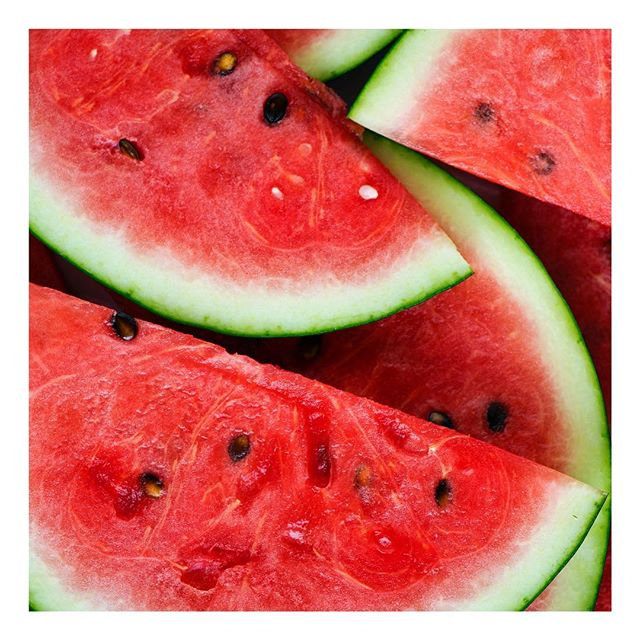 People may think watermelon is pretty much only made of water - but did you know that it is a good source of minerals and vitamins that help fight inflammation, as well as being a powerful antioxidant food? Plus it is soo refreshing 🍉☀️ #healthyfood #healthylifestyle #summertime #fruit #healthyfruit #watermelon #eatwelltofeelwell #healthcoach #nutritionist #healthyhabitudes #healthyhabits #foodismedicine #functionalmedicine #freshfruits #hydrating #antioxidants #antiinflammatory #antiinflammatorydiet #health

....................

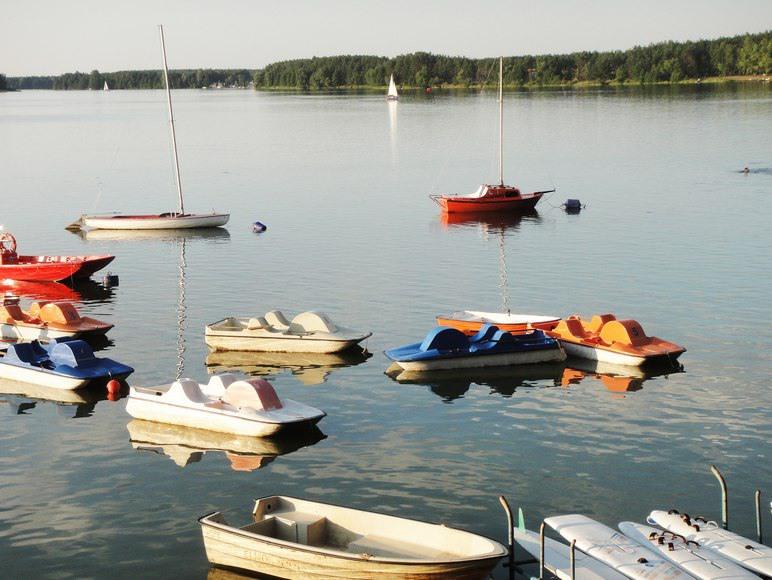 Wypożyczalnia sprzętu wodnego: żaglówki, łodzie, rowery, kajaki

....................

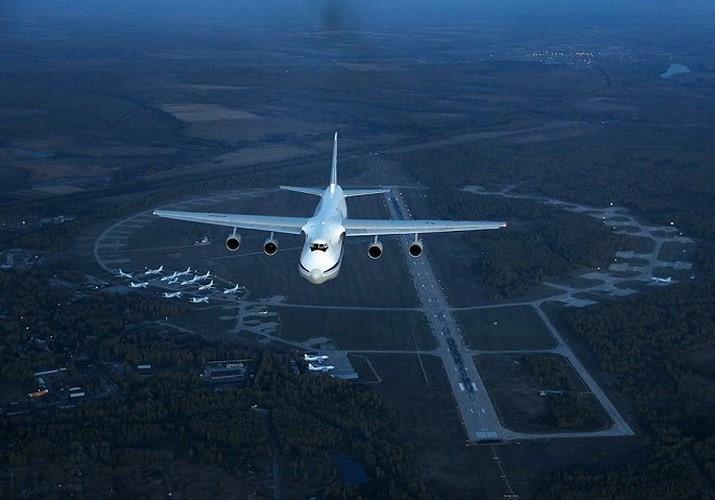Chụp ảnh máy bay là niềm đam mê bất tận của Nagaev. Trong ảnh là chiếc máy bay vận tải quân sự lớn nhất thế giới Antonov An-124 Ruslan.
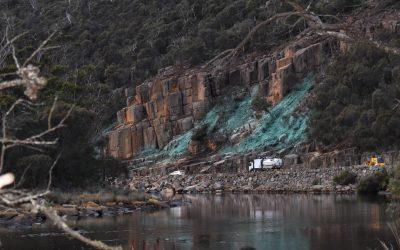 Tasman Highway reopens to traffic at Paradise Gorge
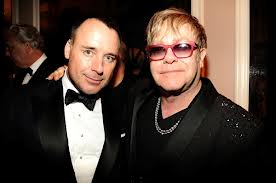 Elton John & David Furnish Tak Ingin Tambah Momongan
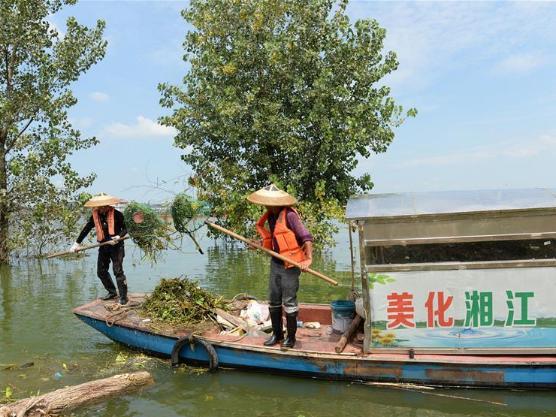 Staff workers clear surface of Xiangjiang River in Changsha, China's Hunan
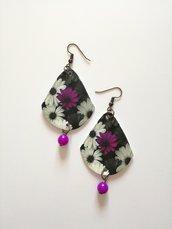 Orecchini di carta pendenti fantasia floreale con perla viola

....................

> _PROBLEM TO SOLVE_
Extract from the material above the stretch running from the line containing "Elton John &" through the line containing "Orecchini di carta". Keep the text exact and the pictures out.

> _YOUR RESPONSE_
 Elton John & David Furnish Tak Ingin Tambah Momongan
 Staff workers clear surface of Xiangjiang River in Changsha, China's Hunan
 Orecchini di carta pendenti fantasia floreale con perla viola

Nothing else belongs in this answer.